According to the National Association for the Advancement of Colored People, "African Americans and whites use drugs at similar rates, but the imprisonment rate of African Americans for drug charges is almost six times that of whites."
Although the gap has narrowed in recent decades, a wide disparity remains between black people and white people in terms of the main measures of poverty - life expectancy, income, wealth and unemployment.
Are there more immediate factors?
The "Black Lives Matter" movement started after the fatal shooting of an African American teenager, Trayvon Martin, in 2012. The white man who pulled the trigger was acquitted of murder.
There have been countless deaths of black Americans in confrontations with the police. In March, for example, Breonna Taylor was shot eight times after Louisville drugs detectives knocked down the front door. No drugs were found in her home.
Some of these situations are complex, happening in a highly charged environment, with the possibility of guns being present. Sometimes black police officers are involved.
But there is no doubt, either, that young black men are more likely to be killed on arrest than young white men.
As the Los Angeles Times put it: "About one in 1000 black men and boys in America can expect to die at the hands of police, according to a new analysis of deaths involving law enforcement officers. That makes them 2.5 times more likely than white men and boys to die during an encounter with cops."
And COVID-19?
African Americans have died at a rate of 50 per 100,000 people compared with 21 for whites, according to the non-partisan APM Research Lab.
More than 20,000 African Americans have died from COVID-19, about one person in every 2000 of the black population of the United States.
But that doesn't make rioting acceptable?
Few would argue that it does but it gives a background to a level of anger.
Rioters may have a variety of driving forces - blind anger, political activism, greed if the riot is a shield for looting.
Riots are often triggered by events but then turn in wild, unpredictable ways. Organisers of protest lost control.

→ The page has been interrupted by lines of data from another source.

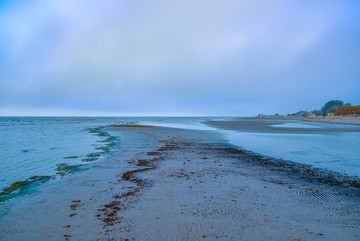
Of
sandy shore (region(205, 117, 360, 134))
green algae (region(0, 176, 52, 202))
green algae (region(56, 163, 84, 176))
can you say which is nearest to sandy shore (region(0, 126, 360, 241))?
green algae (region(0, 176, 52, 202))

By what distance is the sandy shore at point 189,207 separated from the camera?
5.13 meters

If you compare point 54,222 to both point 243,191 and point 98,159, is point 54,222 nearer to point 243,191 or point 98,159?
point 243,191

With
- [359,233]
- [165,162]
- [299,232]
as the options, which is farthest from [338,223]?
[165,162]

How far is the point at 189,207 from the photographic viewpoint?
257 inches

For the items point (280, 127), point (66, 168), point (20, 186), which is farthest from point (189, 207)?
point (280, 127)

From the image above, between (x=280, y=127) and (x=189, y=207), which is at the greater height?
(x=280, y=127)

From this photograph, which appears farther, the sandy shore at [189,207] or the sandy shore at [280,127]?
the sandy shore at [280,127]

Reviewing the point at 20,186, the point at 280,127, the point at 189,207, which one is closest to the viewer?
the point at 189,207

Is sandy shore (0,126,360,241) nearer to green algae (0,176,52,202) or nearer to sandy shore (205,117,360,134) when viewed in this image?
green algae (0,176,52,202)

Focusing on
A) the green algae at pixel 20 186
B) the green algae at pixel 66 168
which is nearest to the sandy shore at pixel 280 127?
the green algae at pixel 66 168

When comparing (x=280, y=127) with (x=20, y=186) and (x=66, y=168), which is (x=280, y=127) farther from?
(x=20, y=186)

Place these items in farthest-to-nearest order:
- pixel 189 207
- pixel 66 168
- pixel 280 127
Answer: pixel 280 127 < pixel 66 168 < pixel 189 207

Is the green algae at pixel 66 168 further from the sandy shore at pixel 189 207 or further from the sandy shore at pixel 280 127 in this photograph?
the sandy shore at pixel 280 127

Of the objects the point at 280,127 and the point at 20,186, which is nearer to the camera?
the point at 20,186
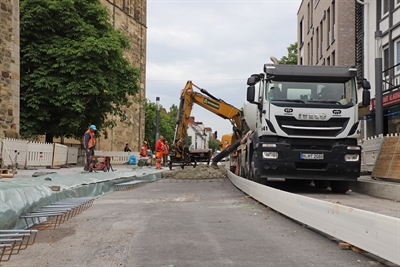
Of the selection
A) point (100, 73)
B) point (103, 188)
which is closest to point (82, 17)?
point (100, 73)

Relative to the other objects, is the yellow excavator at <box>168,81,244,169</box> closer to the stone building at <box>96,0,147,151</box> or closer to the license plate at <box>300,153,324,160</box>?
the license plate at <box>300,153,324,160</box>

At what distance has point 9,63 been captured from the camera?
72.6 feet

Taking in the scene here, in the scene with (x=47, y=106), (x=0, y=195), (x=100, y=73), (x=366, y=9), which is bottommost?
(x=0, y=195)

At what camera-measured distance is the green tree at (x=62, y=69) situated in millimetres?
25703

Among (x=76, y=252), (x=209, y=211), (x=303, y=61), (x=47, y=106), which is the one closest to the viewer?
(x=76, y=252)

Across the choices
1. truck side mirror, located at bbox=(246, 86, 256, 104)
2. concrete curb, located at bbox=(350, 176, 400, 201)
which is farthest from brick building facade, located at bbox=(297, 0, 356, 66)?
truck side mirror, located at bbox=(246, 86, 256, 104)

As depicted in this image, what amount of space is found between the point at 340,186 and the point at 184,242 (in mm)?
7741

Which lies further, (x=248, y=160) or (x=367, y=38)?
(x=367, y=38)

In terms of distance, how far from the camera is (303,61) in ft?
150

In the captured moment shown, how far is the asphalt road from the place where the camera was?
4652 mm

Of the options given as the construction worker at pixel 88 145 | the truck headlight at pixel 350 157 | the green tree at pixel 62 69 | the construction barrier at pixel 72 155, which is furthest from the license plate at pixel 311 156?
→ the construction barrier at pixel 72 155

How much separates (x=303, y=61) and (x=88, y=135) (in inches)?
1254

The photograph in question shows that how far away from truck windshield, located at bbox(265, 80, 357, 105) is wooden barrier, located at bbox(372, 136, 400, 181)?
92.7 inches

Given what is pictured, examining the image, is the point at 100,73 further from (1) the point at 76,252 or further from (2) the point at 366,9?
(1) the point at 76,252
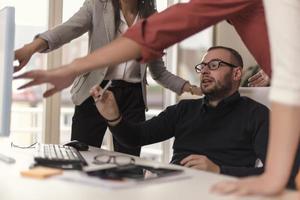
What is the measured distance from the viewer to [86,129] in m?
2.18

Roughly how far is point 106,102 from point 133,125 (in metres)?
0.36

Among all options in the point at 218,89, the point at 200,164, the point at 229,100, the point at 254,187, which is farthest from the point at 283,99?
the point at 218,89

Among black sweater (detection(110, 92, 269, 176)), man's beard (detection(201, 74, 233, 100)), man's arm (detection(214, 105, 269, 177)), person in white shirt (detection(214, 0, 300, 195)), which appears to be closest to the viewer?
person in white shirt (detection(214, 0, 300, 195))

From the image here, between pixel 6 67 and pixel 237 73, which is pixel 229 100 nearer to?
pixel 237 73

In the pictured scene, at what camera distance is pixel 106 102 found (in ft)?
Answer: 5.41

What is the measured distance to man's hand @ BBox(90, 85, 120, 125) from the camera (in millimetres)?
1577

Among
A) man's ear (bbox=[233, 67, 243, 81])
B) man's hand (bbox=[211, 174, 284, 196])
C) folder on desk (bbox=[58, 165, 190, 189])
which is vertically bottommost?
folder on desk (bbox=[58, 165, 190, 189])

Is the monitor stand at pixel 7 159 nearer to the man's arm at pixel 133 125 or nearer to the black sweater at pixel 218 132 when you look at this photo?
the man's arm at pixel 133 125

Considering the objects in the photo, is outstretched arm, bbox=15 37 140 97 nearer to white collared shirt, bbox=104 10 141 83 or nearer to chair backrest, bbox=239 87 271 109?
white collared shirt, bbox=104 10 141 83

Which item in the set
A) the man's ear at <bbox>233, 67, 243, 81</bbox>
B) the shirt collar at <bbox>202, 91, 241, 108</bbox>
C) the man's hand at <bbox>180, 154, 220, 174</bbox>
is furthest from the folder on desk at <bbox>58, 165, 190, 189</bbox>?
the man's ear at <bbox>233, 67, 243, 81</bbox>

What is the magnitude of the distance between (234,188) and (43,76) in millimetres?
538

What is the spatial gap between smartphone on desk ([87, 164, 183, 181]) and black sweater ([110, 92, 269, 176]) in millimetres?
669

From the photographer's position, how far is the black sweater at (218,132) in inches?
76.3

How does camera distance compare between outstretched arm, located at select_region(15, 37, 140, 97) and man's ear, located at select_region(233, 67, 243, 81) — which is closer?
outstretched arm, located at select_region(15, 37, 140, 97)
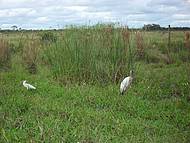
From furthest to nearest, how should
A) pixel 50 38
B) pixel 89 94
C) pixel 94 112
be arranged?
pixel 50 38, pixel 89 94, pixel 94 112

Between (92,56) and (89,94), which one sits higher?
(92,56)

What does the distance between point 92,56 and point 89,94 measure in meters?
2.13

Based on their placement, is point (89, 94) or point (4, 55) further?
point (4, 55)

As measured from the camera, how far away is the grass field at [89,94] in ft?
21.0

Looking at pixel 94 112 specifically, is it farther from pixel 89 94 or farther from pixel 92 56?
pixel 92 56

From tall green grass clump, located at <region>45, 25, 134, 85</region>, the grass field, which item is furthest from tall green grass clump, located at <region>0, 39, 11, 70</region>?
tall green grass clump, located at <region>45, 25, 134, 85</region>

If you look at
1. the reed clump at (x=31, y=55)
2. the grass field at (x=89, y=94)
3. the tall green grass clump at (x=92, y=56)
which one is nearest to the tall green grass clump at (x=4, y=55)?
the grass field at (x=89, y=94)

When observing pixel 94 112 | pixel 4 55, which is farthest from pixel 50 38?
pixel 94 112

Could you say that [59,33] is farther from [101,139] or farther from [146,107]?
[101,139]

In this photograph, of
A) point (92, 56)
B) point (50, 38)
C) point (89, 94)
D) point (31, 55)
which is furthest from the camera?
point (50, 38)

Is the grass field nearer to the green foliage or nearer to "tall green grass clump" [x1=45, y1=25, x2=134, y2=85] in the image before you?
"tall green grass clump" [x1=45, y1=25, x2=134, y2=85]

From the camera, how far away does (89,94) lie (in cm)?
899

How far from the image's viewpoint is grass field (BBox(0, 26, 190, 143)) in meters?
6.41

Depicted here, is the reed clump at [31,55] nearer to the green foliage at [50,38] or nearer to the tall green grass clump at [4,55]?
the green foliage at [50,38]
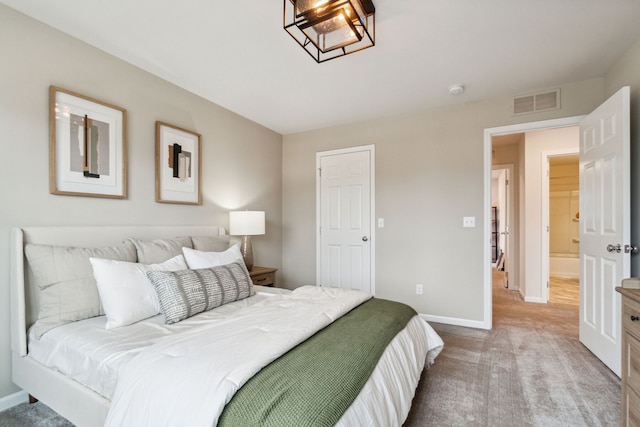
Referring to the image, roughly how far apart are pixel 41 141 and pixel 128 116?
2.05ft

There were riots after the assassination of Martin Luther King Jr (a man who shunned violence). The 1992 riots in Los Angeles started after a jury acquitted police officers who had been recorded on tape repeatedly beating Rodney King.
How have the authorities responded?
At a local level, governors and mayors have often tried to defuse the situation. In Atlanta, for example, Mayor Keisha Lance Bottoms made an impassioned speech condemning both the death of George Floyd but also the rioters. "What I see happening on the streets of Atlanta is not Atlanta. This is not a protest. This is not in the spirit of Martin Luther King, Jr. This is chaos."
Local law enforcement agencies have tried to contain the violence. The National Guard made up of military reservists has been deployed, all without success.
What about President Trump?
Mr Trump said he was "rightly sickened and revolted" by the death of Mr. Floyd, adding, "If a city or state refuses to take the actions necessary to defend the life and property of their residents, then I will deploy the United States military and quickly solve the problem for them."
But his opponents accuse him of fueling the situation.
He showed sympathy for armed, right-wing protesters who occupied a government building in protest at Michigan's coronavirus lock-down, calling them "very fine people".
Academic researchers found that "Donald Trump's election in November of 2016 was associated with a statistically significant surge in reported hate crimes across the United States".
In contrast, he has painted the current protests purely as violent and lawless, saying "when the looting starts, the shooting starts", echoing a 1960s police chief who championed violent police crackdowns.
Who's right?
Riots are complex. These ones will burn themselves out but the bitterness will remain for decades. The background of deep racism matters but also looting is crime.
Nobody can doubt, though, that they show that the United States is deeply divided and damaged.